──────── EXERCISE INPUTS

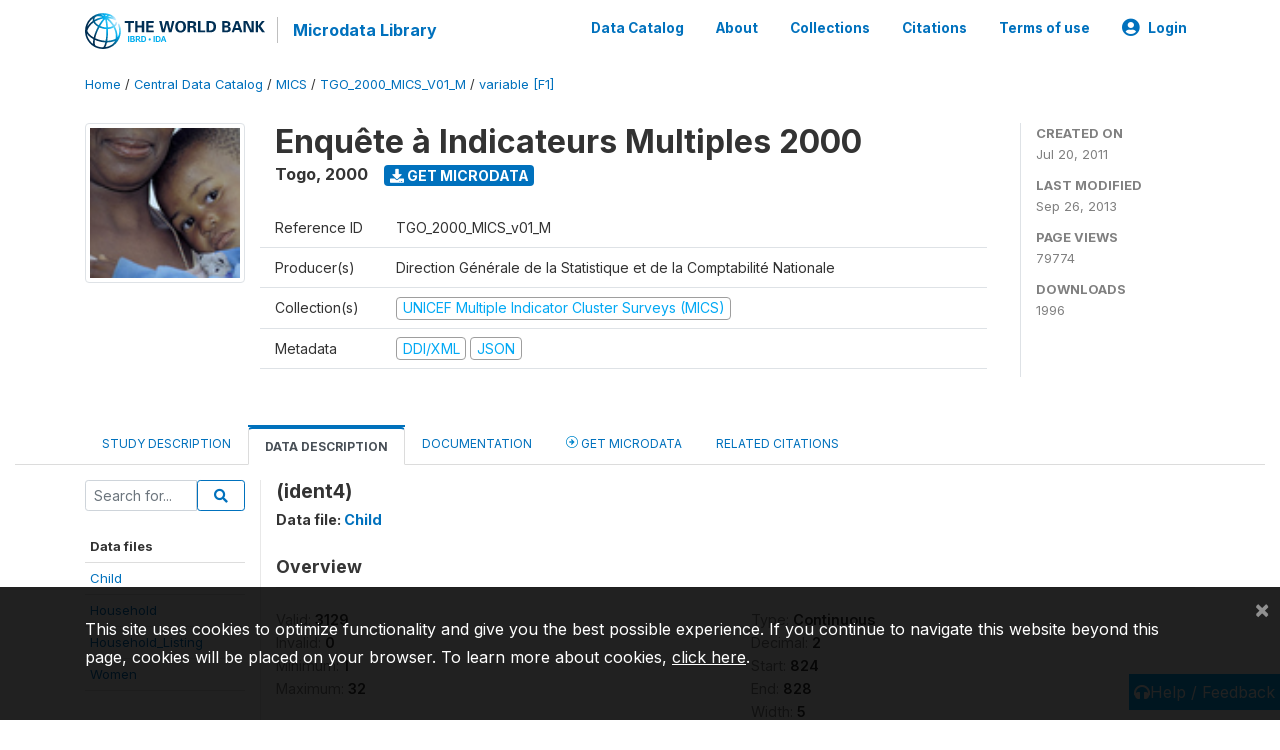

--- FILE ---
content_type: application/javascript; charset=utf-8
request_url: https://by2.uservoice.com/t2/136660/web/track.js?_=1768613123026&s=0&c=__uvSessionData0&d=eyJlIjp7InUiOiJodHRwczovL21pY3JvZGF0YS53b3JsZGJhbmsub3JnL2luZGV4LnBocC9jYXRhbG9nLzcxOC92YXJpYWJsZS9GMS9WMjQ0P25hbWU9aWRlbnQ0IiwiciI6IiJ9fQ%3D%3D
body_size: 24
content:
__uvSessionData0({"uvts":"ff869abc-7f77-408c-60d4-3f25eef43285"});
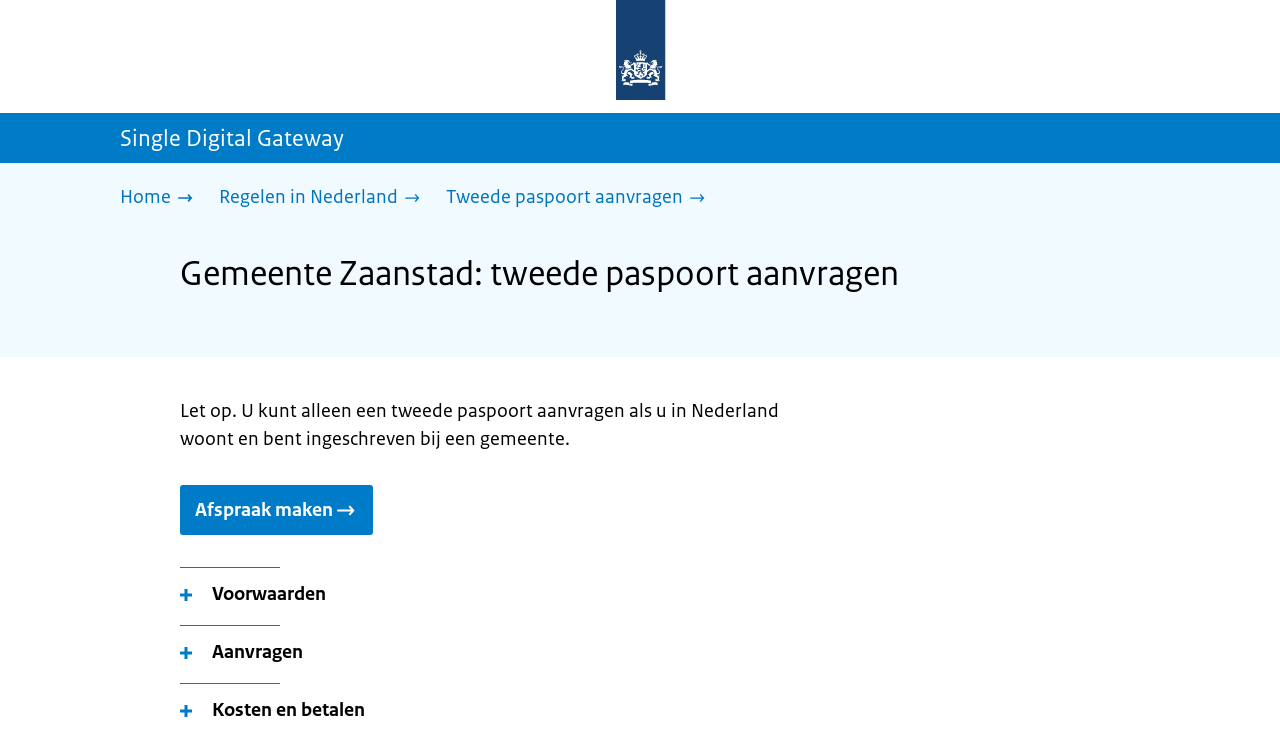

--- FILE ---
content_type: application/javascript; charset=UTF-8
request_url: https://sdg.rijksoverheid.nl/_next/static/chunks/main-app-5b747a15877fe775.js
body_size: -52
content:
(self.webpackChunk_N_E=self.webpackChunk_N_E||[]).push([[7358],{64518:(e,s,n)=>{Promise.resolve().then(n.t.bind(n,88333,23)),Promise.resolve().then(n.t.bind(n,70002,23)),Promise.resolve().then(n.t.bind(n,61622,23)),Promise.resolve().then(n.t.bind(n,16427,23)),Promise.resolve().then(n.t.bind(n,65863,23)),Promise.resolve().then(n.t.bind(n,37531,23)),Promise.resolve().then(n.t.bind(n,63054,23)),Promise.resolve().then(n.bind(n,82811))},76647:()=>{}},e=>{var s=s=>e(e.s=s);e.O(0,[2301,9270],()=>(s(85683),s(64518))),_N_E=e.O()}]);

────────────────

**TO DO**
Take every line above carrying "application" and return it.

**PROBLEM SOLUTION**
content_type: application/javascript; charset=utf-8
content_type: application/javascript; charset=UTF-8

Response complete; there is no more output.